# [Your task]
Each line below that holds the string "California" counts once; report the total and nothing else.

___ Data for the task ___

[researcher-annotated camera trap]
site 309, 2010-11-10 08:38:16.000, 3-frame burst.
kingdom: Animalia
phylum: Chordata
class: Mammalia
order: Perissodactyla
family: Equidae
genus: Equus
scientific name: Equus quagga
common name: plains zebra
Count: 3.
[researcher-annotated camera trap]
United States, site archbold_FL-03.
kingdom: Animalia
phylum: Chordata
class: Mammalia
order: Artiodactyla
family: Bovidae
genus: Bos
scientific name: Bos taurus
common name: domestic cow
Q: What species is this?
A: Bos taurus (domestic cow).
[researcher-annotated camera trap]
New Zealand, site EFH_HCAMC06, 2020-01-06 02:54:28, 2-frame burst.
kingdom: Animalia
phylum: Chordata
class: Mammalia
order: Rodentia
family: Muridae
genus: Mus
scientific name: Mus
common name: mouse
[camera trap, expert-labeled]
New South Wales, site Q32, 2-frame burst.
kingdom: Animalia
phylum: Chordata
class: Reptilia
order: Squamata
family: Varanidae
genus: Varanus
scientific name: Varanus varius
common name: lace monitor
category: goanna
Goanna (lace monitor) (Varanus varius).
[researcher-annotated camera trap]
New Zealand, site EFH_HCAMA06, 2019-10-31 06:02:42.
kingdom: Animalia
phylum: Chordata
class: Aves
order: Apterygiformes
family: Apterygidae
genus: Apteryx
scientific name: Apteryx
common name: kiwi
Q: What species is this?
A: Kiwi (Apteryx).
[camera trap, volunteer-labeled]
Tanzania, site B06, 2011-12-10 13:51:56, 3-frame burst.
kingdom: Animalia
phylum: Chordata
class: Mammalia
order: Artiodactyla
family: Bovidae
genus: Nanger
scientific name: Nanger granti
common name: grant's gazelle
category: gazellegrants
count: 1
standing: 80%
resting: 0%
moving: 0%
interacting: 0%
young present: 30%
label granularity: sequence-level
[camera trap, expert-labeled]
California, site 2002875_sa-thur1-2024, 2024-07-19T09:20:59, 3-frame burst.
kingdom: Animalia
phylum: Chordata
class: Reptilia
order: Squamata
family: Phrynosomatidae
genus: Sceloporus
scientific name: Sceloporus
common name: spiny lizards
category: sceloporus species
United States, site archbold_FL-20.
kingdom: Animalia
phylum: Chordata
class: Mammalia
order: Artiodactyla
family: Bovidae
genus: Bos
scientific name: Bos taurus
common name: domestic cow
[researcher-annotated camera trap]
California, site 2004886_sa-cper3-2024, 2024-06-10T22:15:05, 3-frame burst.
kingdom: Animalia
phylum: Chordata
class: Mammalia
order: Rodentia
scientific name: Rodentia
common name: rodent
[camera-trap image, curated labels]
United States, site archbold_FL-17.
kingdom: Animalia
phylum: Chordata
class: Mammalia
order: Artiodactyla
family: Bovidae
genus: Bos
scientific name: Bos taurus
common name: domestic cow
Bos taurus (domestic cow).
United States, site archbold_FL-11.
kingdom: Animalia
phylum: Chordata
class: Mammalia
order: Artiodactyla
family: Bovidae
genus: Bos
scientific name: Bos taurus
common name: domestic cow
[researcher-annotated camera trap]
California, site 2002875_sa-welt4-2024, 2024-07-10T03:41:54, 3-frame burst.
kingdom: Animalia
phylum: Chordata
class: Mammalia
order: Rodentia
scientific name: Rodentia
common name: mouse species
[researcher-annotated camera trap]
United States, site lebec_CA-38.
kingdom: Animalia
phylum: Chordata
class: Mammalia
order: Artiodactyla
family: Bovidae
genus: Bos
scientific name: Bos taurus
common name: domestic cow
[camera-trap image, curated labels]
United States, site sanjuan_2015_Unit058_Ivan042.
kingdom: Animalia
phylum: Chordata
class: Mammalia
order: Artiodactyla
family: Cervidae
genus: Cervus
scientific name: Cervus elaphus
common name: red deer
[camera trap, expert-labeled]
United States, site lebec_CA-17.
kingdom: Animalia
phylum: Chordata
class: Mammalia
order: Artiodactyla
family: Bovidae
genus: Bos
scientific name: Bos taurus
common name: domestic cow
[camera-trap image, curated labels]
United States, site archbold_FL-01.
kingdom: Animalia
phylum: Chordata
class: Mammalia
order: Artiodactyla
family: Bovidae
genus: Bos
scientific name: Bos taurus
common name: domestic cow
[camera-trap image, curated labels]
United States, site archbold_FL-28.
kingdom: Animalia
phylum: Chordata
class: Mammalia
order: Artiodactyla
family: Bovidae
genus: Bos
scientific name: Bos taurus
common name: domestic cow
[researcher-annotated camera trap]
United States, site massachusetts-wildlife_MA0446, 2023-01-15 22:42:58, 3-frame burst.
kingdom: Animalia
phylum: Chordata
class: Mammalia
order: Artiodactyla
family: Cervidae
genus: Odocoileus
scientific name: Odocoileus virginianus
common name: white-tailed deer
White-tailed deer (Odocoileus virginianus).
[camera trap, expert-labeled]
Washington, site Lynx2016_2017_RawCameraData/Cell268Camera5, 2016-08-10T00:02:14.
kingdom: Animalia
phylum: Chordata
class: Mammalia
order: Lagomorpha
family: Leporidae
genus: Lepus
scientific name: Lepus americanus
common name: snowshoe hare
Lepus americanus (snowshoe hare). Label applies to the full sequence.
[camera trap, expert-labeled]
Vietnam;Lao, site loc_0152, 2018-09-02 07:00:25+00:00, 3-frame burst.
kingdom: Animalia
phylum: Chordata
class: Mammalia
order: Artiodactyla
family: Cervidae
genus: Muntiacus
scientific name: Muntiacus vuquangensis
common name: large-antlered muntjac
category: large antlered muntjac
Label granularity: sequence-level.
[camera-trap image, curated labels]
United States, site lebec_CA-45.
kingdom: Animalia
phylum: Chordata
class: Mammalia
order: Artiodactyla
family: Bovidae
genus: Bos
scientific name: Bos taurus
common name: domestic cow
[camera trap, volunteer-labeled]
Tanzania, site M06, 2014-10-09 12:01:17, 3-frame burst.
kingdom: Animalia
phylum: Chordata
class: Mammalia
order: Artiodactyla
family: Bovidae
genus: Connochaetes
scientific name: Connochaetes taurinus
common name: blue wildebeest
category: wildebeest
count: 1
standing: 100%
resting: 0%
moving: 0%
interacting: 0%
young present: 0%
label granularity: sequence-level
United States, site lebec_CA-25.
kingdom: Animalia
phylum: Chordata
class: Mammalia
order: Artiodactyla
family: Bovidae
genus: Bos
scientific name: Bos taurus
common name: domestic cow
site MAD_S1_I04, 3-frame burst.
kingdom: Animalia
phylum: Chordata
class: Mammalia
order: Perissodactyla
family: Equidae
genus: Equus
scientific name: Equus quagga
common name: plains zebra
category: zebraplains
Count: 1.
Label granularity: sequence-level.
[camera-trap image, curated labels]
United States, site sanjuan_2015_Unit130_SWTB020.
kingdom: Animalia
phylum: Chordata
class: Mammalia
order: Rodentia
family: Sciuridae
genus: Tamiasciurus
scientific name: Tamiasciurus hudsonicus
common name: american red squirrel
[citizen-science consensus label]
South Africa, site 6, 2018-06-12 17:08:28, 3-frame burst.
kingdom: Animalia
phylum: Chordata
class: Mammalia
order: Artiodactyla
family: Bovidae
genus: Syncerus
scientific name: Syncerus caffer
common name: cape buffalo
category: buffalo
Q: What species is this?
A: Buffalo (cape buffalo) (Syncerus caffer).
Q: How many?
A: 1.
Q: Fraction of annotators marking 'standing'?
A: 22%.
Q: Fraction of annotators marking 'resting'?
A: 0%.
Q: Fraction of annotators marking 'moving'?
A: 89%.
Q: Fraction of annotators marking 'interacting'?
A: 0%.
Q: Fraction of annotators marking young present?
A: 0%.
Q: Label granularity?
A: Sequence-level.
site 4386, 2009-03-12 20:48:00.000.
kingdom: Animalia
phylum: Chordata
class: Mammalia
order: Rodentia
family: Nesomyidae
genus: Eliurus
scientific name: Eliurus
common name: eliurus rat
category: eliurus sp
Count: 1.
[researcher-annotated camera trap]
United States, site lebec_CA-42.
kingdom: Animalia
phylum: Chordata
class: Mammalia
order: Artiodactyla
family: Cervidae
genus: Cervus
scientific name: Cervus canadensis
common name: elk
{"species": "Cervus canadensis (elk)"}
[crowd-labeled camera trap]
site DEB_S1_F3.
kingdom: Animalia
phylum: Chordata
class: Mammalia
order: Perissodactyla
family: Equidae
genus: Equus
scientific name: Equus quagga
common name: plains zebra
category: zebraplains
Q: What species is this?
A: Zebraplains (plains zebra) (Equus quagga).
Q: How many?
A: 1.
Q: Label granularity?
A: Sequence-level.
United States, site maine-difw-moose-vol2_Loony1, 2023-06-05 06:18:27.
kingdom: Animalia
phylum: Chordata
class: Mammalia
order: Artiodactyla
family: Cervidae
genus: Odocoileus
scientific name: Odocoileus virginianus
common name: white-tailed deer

___

# [Expected answer]
3